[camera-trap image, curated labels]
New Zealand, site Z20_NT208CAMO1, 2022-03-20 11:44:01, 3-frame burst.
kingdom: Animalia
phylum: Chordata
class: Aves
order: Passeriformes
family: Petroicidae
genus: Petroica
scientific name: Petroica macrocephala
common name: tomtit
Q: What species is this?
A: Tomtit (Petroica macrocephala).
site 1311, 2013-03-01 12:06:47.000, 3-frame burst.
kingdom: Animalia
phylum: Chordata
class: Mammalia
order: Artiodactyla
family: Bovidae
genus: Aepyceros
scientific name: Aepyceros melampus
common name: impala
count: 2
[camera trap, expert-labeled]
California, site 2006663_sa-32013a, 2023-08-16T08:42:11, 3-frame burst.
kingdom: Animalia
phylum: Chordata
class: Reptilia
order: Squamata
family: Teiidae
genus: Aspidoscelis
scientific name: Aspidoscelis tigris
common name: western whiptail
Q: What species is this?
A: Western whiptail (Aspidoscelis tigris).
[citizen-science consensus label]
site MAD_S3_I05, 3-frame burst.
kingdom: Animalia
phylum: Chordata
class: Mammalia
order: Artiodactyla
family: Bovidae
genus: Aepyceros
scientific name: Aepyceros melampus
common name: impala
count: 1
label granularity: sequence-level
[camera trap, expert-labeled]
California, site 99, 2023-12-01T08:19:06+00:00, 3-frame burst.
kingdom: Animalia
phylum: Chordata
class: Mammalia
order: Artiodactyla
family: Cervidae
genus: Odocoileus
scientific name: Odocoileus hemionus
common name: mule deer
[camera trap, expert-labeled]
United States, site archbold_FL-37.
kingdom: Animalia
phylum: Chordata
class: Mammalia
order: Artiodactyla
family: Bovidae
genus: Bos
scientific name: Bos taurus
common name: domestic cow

== AIM OF THE TASK ==
Please return every line of the material above that includes "burst".

== OUTPUT FOR THIS EXERCISE ==
New Zealand, site Z20_NT208CAMO1, 2022-03-20 11:44:01, 3-frame burst.
site 1311, 2013-03-01 12:06:47.000, 3-frame burst.
California, site 2006663_sa-32013a, 2023-08-16T08:42:11, 3-frame burst.
site MAD_S3_I05, 3-frame burst.
California, site 99, 2023-12-01T08:19:06+00:00, 3-frame burst.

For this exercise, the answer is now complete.